In patients presenting with a SAH and suspected ruptured aneurysm, arterial fenestrations of any vessels have been observed in up to 24%, with the majority observed in the anterior communicating artery (69%) [23]. Managing any ruptured aneurysm requires multidisciplinary discussion to evaluate both surgical and endovascular interventions, which can present specific challenges in vertebral arterial anomalies [37]. Surgical access to an aneurysm in the V4 segment is challenging due to complex local anatomy, including multiple perforators to the brain stem and lower cranial nerves. Endovascular treatment of aneurysms around the vertebrobasilar junction are now often first line for this reason. However, careful assessment of the angioarchitecture is required to establish arterial dominance, transarterial access to the aneurysm and amenability to vessel sacrifice, vessel remodelling or flow diversion often aided by three-dimensional imaging [38]. In this case, the fenestration of the right vertebral artery occurred distal to the ipsilateral posterior inferior cerebellar artery origin. The contralateral vertebral artery was dominant and did not fill the aneurysm. The cranial input to the anterior spinal axis arose from the fenestrated segment close to the aneurysm neck but was preserved following the coil embolization procedure. Furthermore, as the long-term natural history of our patient’s presumed pseudoaneurysm is unknown, non-invasive imaging and early catheter angiography is planned to carefully monitor for any progression.

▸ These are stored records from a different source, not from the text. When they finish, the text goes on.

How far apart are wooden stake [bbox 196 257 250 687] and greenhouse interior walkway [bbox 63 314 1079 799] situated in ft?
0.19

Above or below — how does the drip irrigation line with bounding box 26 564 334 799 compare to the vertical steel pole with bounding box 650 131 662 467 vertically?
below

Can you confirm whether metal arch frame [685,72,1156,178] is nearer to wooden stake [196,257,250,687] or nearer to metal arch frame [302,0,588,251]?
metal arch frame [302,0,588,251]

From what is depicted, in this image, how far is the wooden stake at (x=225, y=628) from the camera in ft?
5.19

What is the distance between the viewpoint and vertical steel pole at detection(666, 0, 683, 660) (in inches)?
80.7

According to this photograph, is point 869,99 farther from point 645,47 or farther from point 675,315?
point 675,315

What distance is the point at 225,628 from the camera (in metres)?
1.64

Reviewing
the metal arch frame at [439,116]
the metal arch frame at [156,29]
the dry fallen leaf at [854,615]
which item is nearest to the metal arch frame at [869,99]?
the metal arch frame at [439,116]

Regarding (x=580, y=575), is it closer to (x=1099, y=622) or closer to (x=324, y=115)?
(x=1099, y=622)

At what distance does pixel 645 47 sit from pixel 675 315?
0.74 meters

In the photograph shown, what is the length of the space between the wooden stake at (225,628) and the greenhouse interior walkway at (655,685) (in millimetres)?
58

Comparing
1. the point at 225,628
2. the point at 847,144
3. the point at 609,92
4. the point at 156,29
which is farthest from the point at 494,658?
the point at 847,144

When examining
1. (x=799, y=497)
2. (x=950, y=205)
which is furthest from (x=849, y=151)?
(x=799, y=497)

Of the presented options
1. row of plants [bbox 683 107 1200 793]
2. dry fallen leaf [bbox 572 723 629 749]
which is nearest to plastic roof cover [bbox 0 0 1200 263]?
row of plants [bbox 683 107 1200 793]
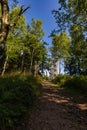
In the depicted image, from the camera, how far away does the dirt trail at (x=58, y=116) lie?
34.9 feet

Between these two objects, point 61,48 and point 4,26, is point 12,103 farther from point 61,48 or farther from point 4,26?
point 61,48

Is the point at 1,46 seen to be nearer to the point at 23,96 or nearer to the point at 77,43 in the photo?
the point at 23,96

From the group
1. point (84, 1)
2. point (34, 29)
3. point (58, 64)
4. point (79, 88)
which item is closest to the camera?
point (84, 1)

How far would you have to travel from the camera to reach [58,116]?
485 inches

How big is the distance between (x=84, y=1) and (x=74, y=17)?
4.52 meters

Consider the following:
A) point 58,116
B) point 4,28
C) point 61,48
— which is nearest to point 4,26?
point 4,28

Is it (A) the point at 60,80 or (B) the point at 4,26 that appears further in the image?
(A) the point at 60,80

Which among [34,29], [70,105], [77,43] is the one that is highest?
[34,29]

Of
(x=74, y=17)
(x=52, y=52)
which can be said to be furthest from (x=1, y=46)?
(x=52, y=52)

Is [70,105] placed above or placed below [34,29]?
below

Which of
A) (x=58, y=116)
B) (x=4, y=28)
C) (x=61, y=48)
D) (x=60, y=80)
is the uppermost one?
(x=61, y=48)

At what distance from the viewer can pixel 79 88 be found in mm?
22594

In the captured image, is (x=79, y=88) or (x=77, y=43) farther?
(x=77, y=43)

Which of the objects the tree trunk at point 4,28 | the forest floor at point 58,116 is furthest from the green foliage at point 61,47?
the tree trunk at point 4,28
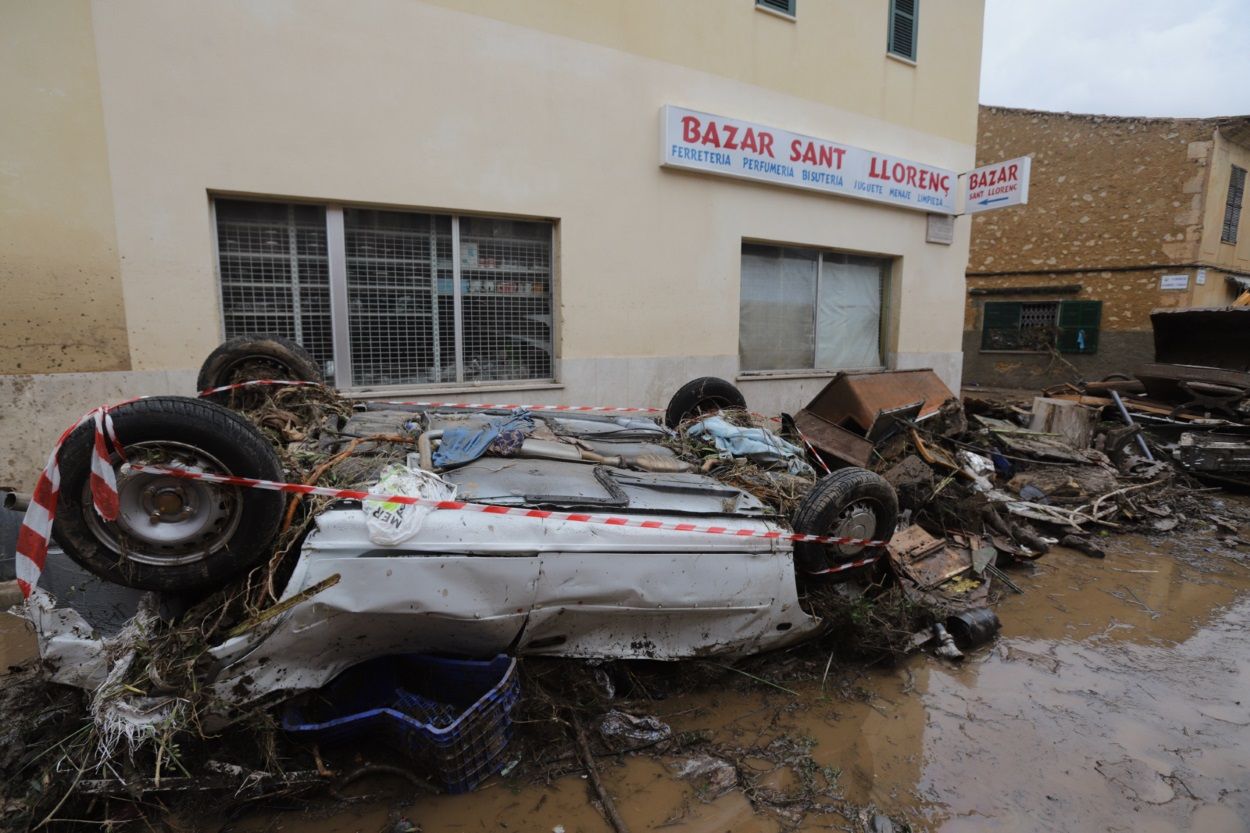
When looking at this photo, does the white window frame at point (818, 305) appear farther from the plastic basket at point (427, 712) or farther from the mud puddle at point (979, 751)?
the plastic basket at point (427, 712)

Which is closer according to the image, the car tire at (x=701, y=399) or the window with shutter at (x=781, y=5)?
the car tire at (x=701, y=399)

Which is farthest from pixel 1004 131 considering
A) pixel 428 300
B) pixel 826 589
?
pixel 826 589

The importance of continuing to search for the source of significantly diffuse SAH cannot be overemphasized. Our clinical case is an educational example of high clinical suspicion driving serial imaging, given the pattern of rebleeding and the high morbidity and mortality associated [39]. Furthermore, the paediatric group presents additional challenges due to smaller arterial calibre and lack of published evidence for various interventions considered common place in adult neurovascular management. A final point is the utilisation of a judicious approach in timing of intervention. In the aforementioned case, the resolution of spasm resulted in a far clearer understanding of the angioarchitecture of the morphology of the pseudoaneurysm and arterial circulation allowing a successful endovascular treatment option to be applied. Akin to other rare paediatric pathologies, children presenting with diffuse SAH should be managed as part of a multidisciplinary and specialized paediatric neurovascular team.

Conclusion

Vertebral artery fenestrations are rare anatomical variants of normal arterial anatomy. However, in the setting of paediatric cranial trauma where development of traumatic intracranial aneurysms is proportionately higher than their adult counterpart, careful consideration in a multidisciplinary neurovascular team is vital.